> [SUPPLIED INFORMATION]
◇ ◇ ◇ ◇
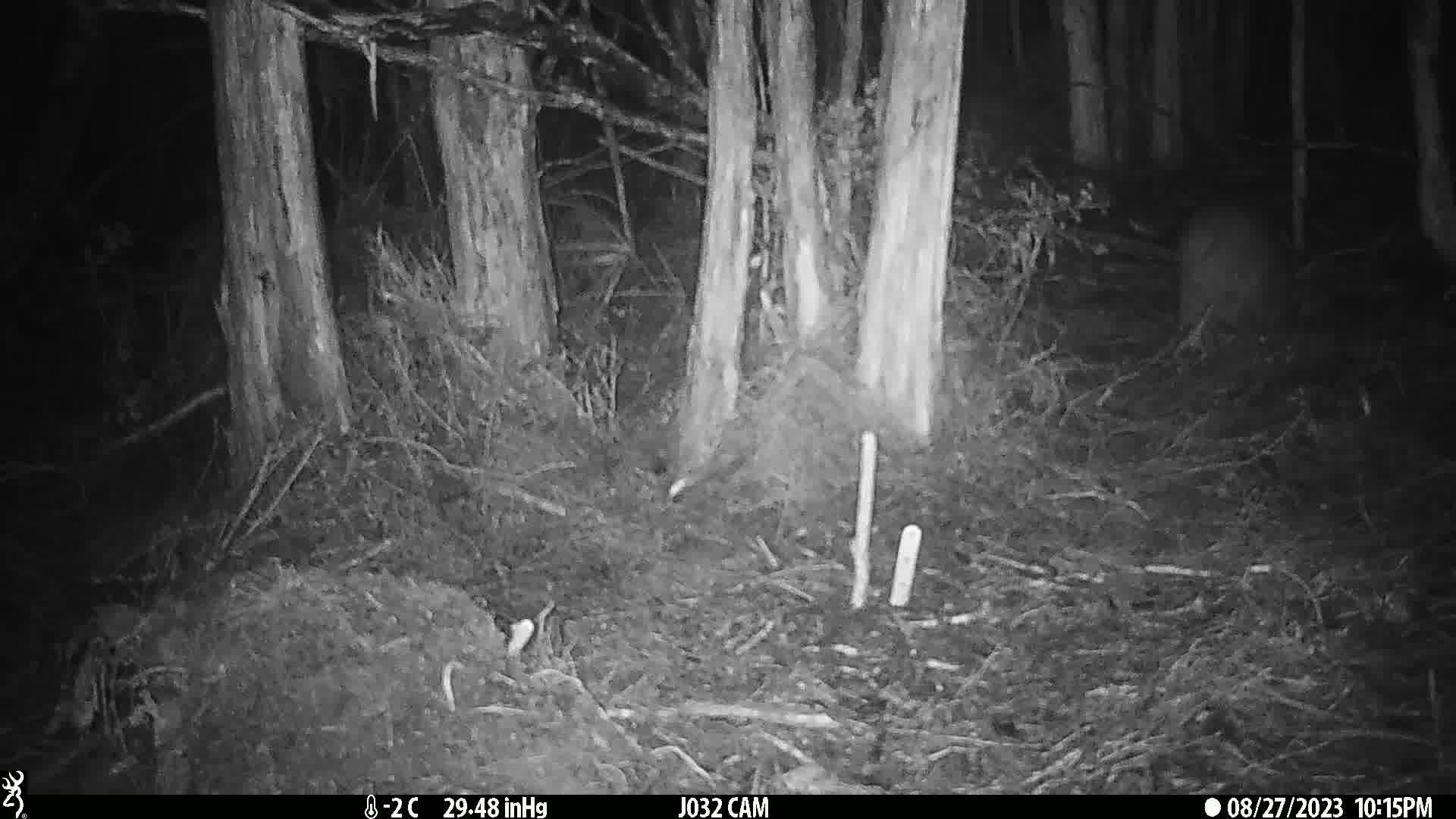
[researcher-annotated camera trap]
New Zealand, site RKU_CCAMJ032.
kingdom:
◇ ◇ ◇ ◇
Each line of the data above is to be output exactly; the pictures are not to appear.

[researcher-annotated camera trap]
New Zealand, site RKU_CCAMJ032.
kingdom:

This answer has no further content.